Олаф вернулся с подсвинком поперек седла. Стрела торчала из левого бока.
– И шкуру сдеру, – пообещал Олаф, – и разделаю по всем правилам, а не так, как у вас, невежд… Это ж целое искусство – разделывать дичь благородно! А вы только стрелять умеете, дикий народ… Правда, стреляешь неплохо, неплохо. Ты еще стреляй по дороге, учись.
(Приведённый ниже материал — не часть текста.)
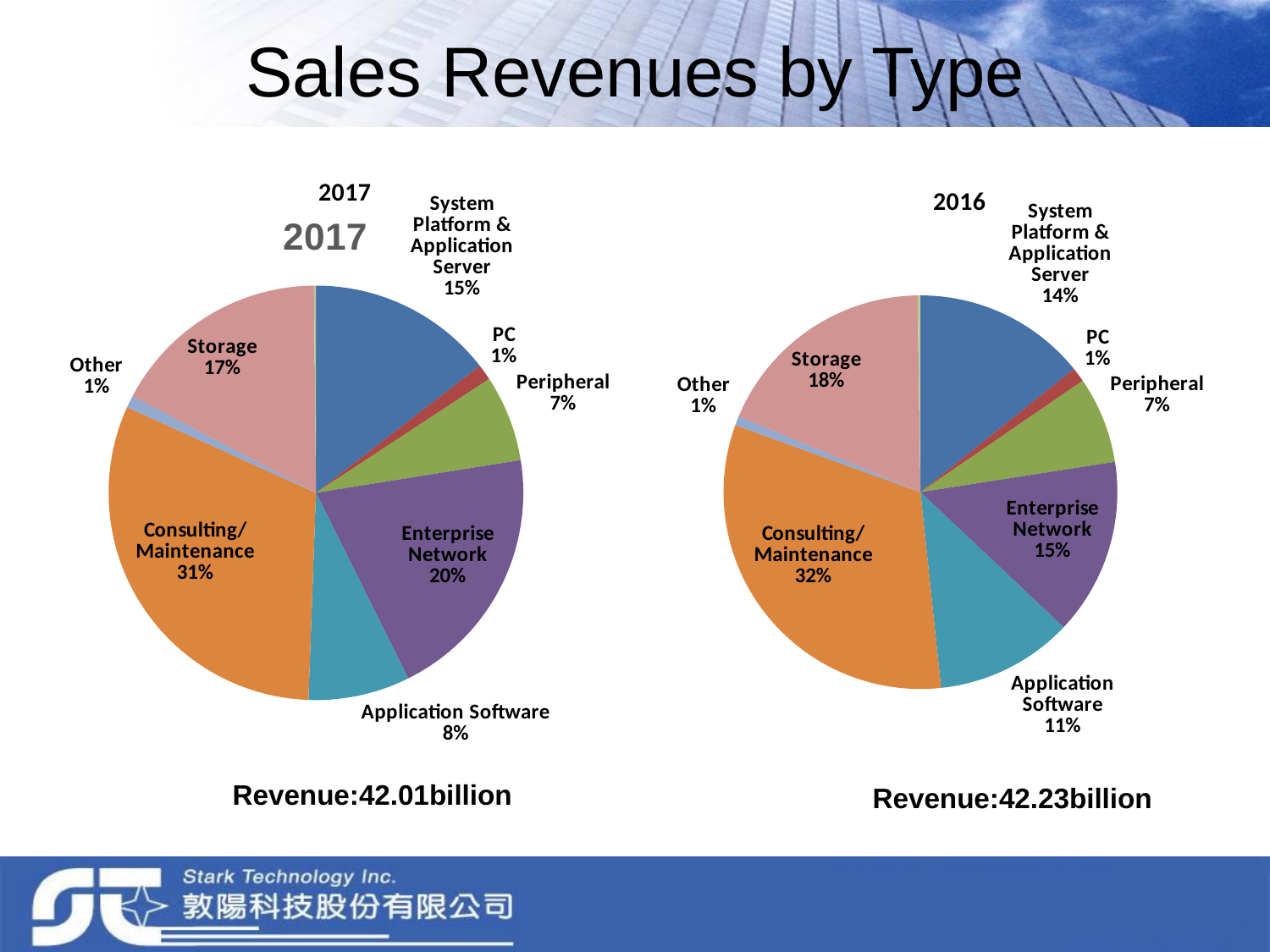
In the 2017 pie chart, which is larger: Storage or System Platform & Application Server? Storage What type of chart is used on the left side of the slide for 2017? Pie chart In the 2016 pie chart, what share does Storage have? 18% What revenue figure is printed below the 2016 pie chart? Revenue:42.23billion In the 2017 pie chart, what share does Consulting/Maintenance have? 31% In the 2016 pie chart, what share does Application Software have? 11% In the 2017 pie chart, what is the difference between the Enterprise Network share and the Application Software share? 12% In the 2017 pie chart, what share does Enterprise Network have? 20% In the 2016 pie chart, which category has the largest share? Consulting/Maintenance In the 2016 pie chart, what is the difference between the Consulting/Maintenance share and the Storage share? 14% In the 2017 pie chart, which category has the largest share? Consulting/Maintenance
Владимир скалил зубы. Викинги не умеют метко бить из лука и ездить на конях, а бушующее море все как-то не попадается по дороге. Ну никак не показать себя во всей мужской красе!
К полудню подшиб еще рябчиков. Только одна стрела не отыскалась. Олаф умолк, посматривал задумчиво. Придется учить и стрельбе, понял Владимир.
После обеда, дав отдых коням, ехали все еще вдоль опушки. Проехали мимо веси, а когда были уже далеко, Олаф сказал вполголоса:
– Оглянись.
Далеко-далеко вздымалось небольшое пыльное облачко. Кто-то скакал во весь опор по пыльной дороге, куда уже недели две не падало ни капли дождя.
– Конь не рабочий, – определил Владимир. – Движется чересчур быстро.
– Уйдем в лес?
– Стоит ли… Похоже, скачет один.
– Думаешь, кто-то из людей конунга Ярополка?
Владимир повернул коня поперек дороги:
– Скачет младший дружинник.
Олаф хмыкнул:
– Тебе отсюда видно? А если старший?
– Младший, – определил Владимир уверенно. – Пусть догонит.
Олаф возразил уже с раздражением:
– Ты уж не ври, что видишь так далеко! Тогда у тебя глаз должен быть как у орла. Круглый.
– Сам ты круглый, – сказал Владимир хмуро. – Видишь, поблескивает искорка? Только младшие, получив шолом, носят его днем и ночью. Гордятся, чистят, перед девками бахвалятся. А старшие надевают только перед битвой, а так возят в обозе.
Олаф выругался. Он тоже видел искорку, что ползла по их следу. Даже очень отчетливо. И помнил, как бахвалился сам, когда впервые получил меч и щит, а железный шлем не хотел снимать даже во сне.
– Сколько тебе лет, Вольдемар?
– В дороге взрослеем быстрее, – ответил Владимир глухо.
Уже было видно скачущего всадника. Олаф сказал негромко:
– Он просто повернет и убежит.
– Ты бы убежал?
Олаф хмыкнул, отъехал на другую сторону дороги. Владимир видел, как поводья переложил в левую руку, а правой потянулся за дротиком. Это из лука викинги не стреляют, а копья научат бросать кого угодно!